## Written instruction A
Edit the skinfinish thread from "If something is" through "(Jan 18, 2013)", replacing "matte" with "powder".
## Written instruction B
Do these statements agree with the skinfinish thread? Answer yes or no for each, quoting the words that decide it. (i) brookeab bought Refined on amazon for 25.00. (ii) TwistedFaith is an NC25. (iii) brookeab calls semi-precious pearl her all-time favorite skinfinish.

— Begin Selection —

If something is too frosty, i would think that a very light dusting of a translucent, or neutral, or matching matte over it would cut the shimmer.


----------



## TwistedFaith (Jan 18, 2013)

NC45 and my faves are So Ceylon (which seems to have " disappeared" from my collection!) and Warmed, which I now use sparingly as I am hitting the pan.


----------



## brookeab (Jan 21, 2013)

I am an NC25.....

  	I used to own EVERY skinfinish ever made a few years ago, but kind of got bored with makeup for awhile, and I ended up selling them all. I have started rebuilding my collection over the last month, and have about 14 back. Most of them are from newer collections that I didn't even know MAC came out with until I started doing research.

  	The Sugar Sweet colletion came out right as I stopped following mac collections, so I missed out on those skinfinishes. I saw someone use refined on you tube and knew I had to track it down. I found it on amazon for 25.00 NIB. Refined is hands down my all time favorite skinfinish, and I have tried just about every one. 

  	It gives the perfect glow, not too shimmery, and no big chunks of glitter. I use it all over my face at times, or just on my cheeks. I found and bought two back ups...this is how much I love it! My next favorite would have to be semi-precious pearl at the moment. But I need to use and try out more of the other ones I purchased before I can say for sure. But refined is easily number 1!


----------



## MRV (Jan 22, 2013)

^ Hey! I'm wearing Refined today! It is one of my first ones, very 'refined' and natural  .


----------



## brookeab (Jan 22, 2013)

Totally! Refined is so great!

— End Selection —
— Begin Dataset —

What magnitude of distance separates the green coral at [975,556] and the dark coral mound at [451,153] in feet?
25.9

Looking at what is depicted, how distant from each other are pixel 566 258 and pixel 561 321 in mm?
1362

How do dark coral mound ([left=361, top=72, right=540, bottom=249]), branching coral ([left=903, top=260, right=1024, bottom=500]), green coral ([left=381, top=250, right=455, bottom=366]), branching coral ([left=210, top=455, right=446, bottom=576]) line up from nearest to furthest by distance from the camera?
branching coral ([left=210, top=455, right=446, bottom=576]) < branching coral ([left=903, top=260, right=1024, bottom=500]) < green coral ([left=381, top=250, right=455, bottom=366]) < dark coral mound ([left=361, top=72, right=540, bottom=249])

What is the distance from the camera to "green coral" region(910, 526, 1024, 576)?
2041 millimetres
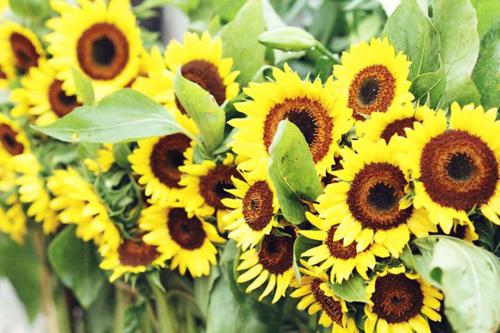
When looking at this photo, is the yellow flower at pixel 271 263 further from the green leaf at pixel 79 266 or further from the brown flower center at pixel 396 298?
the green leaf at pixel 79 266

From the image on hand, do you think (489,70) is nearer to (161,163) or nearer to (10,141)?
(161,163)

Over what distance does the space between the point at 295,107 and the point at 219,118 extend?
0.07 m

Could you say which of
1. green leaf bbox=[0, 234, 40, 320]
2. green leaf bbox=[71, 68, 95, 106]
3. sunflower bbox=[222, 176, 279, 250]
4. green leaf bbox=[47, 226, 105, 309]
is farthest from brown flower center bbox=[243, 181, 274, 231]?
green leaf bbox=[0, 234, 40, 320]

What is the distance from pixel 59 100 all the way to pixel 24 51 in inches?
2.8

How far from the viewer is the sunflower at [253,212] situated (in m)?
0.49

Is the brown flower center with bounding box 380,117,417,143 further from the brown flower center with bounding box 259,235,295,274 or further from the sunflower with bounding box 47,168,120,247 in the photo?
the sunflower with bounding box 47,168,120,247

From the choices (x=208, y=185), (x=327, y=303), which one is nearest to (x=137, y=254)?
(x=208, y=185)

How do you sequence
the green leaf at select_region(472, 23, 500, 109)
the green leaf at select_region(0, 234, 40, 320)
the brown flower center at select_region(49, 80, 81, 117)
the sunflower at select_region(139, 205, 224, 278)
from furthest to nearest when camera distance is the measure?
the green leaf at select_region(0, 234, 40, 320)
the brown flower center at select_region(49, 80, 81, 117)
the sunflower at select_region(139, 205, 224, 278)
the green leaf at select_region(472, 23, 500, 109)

— End Dataset —
— Begin Dataset —

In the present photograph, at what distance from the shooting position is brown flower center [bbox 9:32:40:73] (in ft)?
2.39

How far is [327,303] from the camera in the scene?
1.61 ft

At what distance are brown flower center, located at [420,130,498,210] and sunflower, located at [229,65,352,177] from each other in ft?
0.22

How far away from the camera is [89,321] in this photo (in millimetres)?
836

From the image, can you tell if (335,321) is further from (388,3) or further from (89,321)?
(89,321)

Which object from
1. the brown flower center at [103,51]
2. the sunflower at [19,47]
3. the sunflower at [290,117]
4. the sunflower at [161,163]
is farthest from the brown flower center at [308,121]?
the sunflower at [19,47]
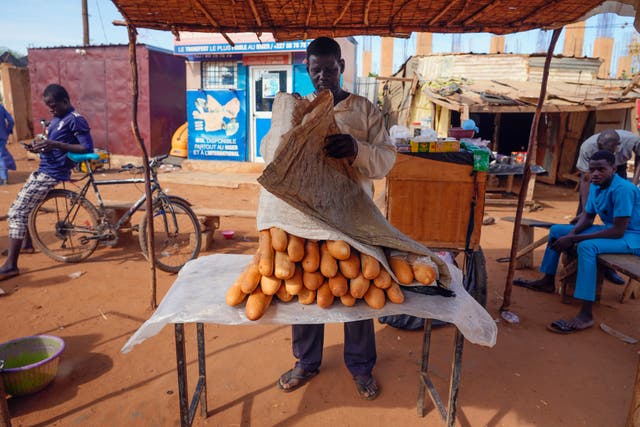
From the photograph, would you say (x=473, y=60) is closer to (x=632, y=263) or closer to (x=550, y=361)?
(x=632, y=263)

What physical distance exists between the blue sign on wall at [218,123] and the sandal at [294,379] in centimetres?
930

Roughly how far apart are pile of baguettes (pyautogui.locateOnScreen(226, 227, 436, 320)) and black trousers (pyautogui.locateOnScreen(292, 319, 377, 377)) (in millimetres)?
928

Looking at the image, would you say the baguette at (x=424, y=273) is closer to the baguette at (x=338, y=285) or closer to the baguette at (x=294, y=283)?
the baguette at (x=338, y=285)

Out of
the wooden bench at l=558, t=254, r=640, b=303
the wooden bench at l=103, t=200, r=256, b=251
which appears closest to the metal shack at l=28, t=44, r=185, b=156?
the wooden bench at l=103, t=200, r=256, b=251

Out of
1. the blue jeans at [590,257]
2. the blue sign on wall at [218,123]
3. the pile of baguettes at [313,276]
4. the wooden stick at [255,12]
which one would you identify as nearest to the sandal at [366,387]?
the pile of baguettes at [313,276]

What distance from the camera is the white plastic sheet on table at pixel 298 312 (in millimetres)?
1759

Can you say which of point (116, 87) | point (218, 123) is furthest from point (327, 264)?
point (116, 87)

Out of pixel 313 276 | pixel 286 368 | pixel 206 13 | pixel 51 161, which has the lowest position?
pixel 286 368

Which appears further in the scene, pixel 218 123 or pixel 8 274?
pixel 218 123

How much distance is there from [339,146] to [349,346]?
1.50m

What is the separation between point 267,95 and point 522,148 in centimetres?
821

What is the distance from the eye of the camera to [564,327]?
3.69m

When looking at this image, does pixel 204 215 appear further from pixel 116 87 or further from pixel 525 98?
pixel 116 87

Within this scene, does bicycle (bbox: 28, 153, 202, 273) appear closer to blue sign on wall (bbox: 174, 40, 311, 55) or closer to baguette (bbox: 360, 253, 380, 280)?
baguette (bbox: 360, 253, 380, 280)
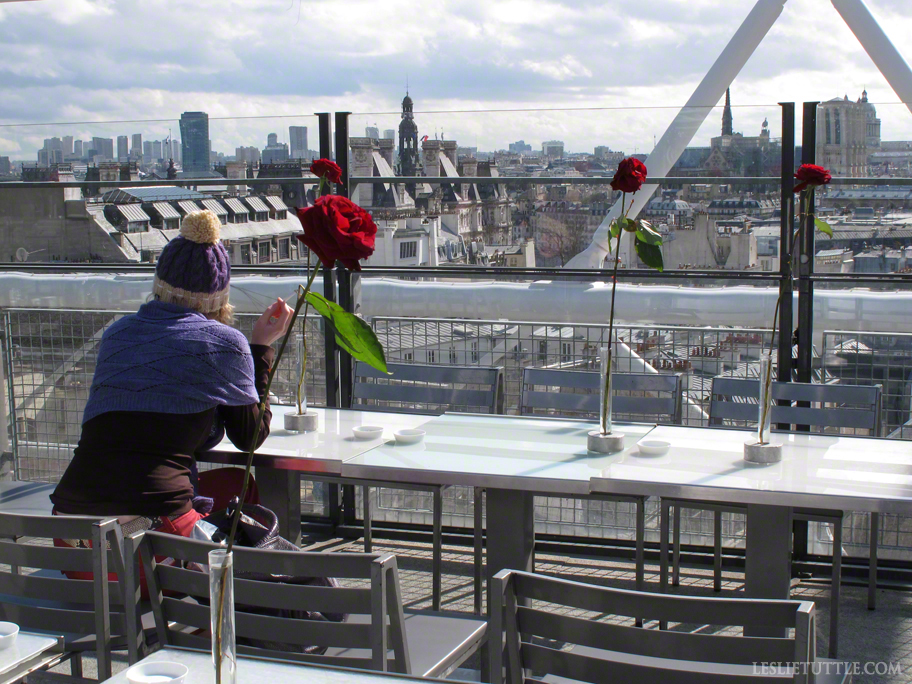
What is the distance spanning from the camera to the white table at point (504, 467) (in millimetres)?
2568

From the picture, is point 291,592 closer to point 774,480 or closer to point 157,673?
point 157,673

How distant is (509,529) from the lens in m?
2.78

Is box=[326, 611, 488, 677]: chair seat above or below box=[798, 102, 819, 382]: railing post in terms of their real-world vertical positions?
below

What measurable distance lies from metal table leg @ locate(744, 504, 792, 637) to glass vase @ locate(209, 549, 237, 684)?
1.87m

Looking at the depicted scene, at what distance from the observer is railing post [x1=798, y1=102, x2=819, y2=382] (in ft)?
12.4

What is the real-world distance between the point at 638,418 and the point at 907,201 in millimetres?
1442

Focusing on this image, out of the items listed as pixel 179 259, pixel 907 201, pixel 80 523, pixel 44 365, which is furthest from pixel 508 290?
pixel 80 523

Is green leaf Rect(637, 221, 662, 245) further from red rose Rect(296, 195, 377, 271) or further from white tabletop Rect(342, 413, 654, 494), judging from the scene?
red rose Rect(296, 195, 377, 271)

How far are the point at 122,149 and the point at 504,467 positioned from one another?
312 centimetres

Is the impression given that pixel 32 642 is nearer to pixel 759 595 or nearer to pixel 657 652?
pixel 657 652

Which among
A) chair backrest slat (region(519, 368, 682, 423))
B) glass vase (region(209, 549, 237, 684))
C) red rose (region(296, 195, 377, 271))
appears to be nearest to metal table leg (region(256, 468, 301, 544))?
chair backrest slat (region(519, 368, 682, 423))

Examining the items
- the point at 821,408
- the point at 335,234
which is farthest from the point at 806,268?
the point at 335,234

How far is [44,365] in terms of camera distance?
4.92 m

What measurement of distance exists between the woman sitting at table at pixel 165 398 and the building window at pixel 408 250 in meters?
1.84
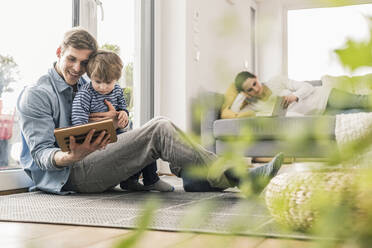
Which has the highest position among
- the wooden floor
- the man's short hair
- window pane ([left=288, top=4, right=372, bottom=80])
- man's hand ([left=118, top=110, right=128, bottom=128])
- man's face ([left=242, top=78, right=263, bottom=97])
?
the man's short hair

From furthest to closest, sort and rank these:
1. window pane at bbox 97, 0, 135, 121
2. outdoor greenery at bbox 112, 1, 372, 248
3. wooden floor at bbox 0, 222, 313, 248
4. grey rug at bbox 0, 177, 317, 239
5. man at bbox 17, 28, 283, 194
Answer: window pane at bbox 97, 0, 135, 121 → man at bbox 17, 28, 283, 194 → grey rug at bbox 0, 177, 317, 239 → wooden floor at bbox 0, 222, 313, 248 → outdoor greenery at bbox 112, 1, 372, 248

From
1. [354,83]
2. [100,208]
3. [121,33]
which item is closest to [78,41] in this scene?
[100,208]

— End Dataset —
— Begin Dataset —

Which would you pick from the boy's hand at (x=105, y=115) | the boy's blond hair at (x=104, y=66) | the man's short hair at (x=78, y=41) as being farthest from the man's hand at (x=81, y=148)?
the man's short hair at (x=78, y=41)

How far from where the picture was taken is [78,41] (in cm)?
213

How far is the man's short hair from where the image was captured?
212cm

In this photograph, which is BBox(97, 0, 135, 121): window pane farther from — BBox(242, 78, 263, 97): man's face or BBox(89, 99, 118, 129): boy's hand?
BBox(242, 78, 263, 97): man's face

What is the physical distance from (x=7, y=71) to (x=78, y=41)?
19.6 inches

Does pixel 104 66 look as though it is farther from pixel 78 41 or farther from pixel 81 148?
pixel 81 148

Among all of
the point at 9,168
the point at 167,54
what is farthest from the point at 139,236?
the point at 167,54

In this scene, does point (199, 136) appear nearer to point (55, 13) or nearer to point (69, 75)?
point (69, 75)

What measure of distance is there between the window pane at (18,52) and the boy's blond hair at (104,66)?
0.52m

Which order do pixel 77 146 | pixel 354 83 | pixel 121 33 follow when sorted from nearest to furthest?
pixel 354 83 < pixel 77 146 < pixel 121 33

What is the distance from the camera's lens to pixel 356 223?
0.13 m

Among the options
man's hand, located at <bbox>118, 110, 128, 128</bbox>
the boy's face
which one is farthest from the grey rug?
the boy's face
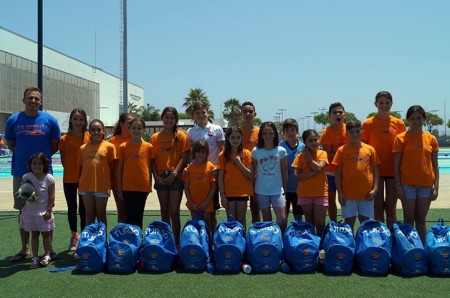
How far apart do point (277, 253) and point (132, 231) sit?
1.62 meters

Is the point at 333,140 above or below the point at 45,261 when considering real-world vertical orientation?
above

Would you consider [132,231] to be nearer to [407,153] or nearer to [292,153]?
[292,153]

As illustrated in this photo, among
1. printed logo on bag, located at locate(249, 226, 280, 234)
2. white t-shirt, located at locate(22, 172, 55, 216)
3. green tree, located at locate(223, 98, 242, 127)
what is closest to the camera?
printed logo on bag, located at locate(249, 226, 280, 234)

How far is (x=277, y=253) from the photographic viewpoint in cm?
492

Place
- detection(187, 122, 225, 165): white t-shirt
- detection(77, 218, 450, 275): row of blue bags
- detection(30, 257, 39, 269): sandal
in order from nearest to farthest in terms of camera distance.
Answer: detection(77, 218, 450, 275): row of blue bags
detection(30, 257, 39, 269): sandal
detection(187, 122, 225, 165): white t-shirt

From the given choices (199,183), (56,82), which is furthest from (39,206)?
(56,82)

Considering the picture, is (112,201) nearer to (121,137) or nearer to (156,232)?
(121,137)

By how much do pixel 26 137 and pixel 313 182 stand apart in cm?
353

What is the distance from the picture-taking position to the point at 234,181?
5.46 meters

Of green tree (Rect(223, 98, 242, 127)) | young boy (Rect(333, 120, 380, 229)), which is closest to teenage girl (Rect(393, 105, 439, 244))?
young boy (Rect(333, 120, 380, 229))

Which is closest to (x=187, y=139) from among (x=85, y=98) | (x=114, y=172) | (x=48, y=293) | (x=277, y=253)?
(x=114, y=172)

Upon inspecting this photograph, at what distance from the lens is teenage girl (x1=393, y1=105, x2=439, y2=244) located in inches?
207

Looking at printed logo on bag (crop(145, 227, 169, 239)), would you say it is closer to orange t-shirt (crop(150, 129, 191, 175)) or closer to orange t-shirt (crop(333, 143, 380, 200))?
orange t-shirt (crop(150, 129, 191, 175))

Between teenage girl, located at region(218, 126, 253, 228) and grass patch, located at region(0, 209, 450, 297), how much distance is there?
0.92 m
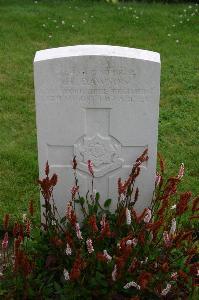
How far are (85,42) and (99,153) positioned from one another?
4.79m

— End Dataset —

## Full output A
If something is too frosty, i would think that a very light dusting of a translucent, or neutral, or matching powder over it would cut the shimmer.


----------



## TwistedFaith (Jan 18, 2013)

## Full output B
(i) Yes: "I found it on amazon for 25.00 NIB."
(ii) No: "NC45 and my faves are So Ceylon"
(iii) No: "My next favorite would have to be semi-precious pearl at the moment."